Seven hundred twenty Palestinian adults were recruited at fourteen university campuses across 120 locales in the West Bank and Gaza to participate in a survey. Half of these participants were women, and half were members of Hamas or Palestinian Islamic Jihad. Participants were asked the extent to which the scenarios were “certainly acceptable,” “somewhat acceptable,” “somewhat unacceptable,” or “certainly unacceptable.” For example:
 
  1. What is the position of Islam in your opinion regarding the bomber who carries out the bombing attack (which some call martyrdom attacks while others call suicide attacks), killing himself with the aim of killing his enemies as some Palestinians do. Does Islam allow or not allow such action?
  2. What if a person wanted to carry out a bombing (which some … call suicide attacks) against the enemies of Palestine but his father becomes ill, and his family begs the chosen martyr to take care of his father, would it be acceptable to delay the attack indefinitely?
  3. What if a person wanted to carry out a bombing (which some … call suicide attacks) against the enemies of Palestine but his family begs him to delay martyrdom indefinitely because there was a significantly high chance the chosen martyr’s family would be killed in retaliation, would it be acceptable to delay the attack indefinitely?
  4. What if the bombing attack led to the destruction of olive trees and the bombing of his hometown and school and the death of the students, would it be acceptable to delay the attack indefinitely?

> [GIVEN REQUEST 1]: Rewrite the records below as a Markdown table with the columns Row and Line, giving each nonblank line its own numbered row.
The survey passage above and the records below are unrelated material.

> [DATA ROWS]:
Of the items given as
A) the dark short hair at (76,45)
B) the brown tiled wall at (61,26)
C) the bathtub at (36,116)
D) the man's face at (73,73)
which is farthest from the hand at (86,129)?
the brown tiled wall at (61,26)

> [GIVEN REQUEST 2]: Extend the passage about the Palestinian survey, starting after its last sentence.

> [FINAL RESULT 1]:
| Row | Line |
|---|---|
| 1 | Of the items given as |
| 2 | A) the dark short hair at (76,45) |
| 3 | B) the brown tiled wall at (61,26) |
| 4 | C) the bathtub at (36,116) |
| 5 | D) the man's face at (73,73) |
| 6 | which is farthest from the hand at (86,129)? |
| 7 | the brown tiled wall at (61,26) |

> [FINAL RESULT 2]:
Eighty-one percent of Palestinian students believe that Islam allows the actions of the suicide bomber (+SB), including nearly 100 percent of supporters of Hamas and Palestinian Islamic Jihad; 19 percent of the students did not believe Islam supports suicide bombing (-SB).
There were no differences between participants who did and did not believe that Islam supports suicide bombing and willingness to delay a martyrdom operation to help a sick father. But those who did believe that Islam supports suicide attacks were inclined to believe that an indefinite delay of a suicide attack to save one’s hometown or the entire family from probable death was more unacceptable than an indefinite delay of a suicide attack to look after an ill father. Similarly, a one-month delay of a suicide attack to save the entire family from probable death was rated as more unacceptable than a one-month delay to look after an ill father. What these results show is that when people are reasoning between duty to war or to family, they aren’t always making instrumental decisions that make material sense, but also decisions based on perceptions of obligations that can change as a function of which moral frame the context brings into focus.
STUDY 2: MORAL DUTY REVERSES NORMAL SENSITIVITY TO QUANTITY

 

Our second study was integrated in a survey of a representative sample of 1,266 Palestinian Muslim adults, half men and half women. To measure whether it was permissible or taboo in Palestinian society to think about material gains of involvement in acts of violence against the Israeli occupation, we asked:
In your view, would it be acceptable for the family of a martyr to request compensation in the amount of JD (Jordanian dinars)
——after their son carried out a martyrdom operation?
Would it be certainly acceptable, acceptable, unacceptable, or certainly unacceptable?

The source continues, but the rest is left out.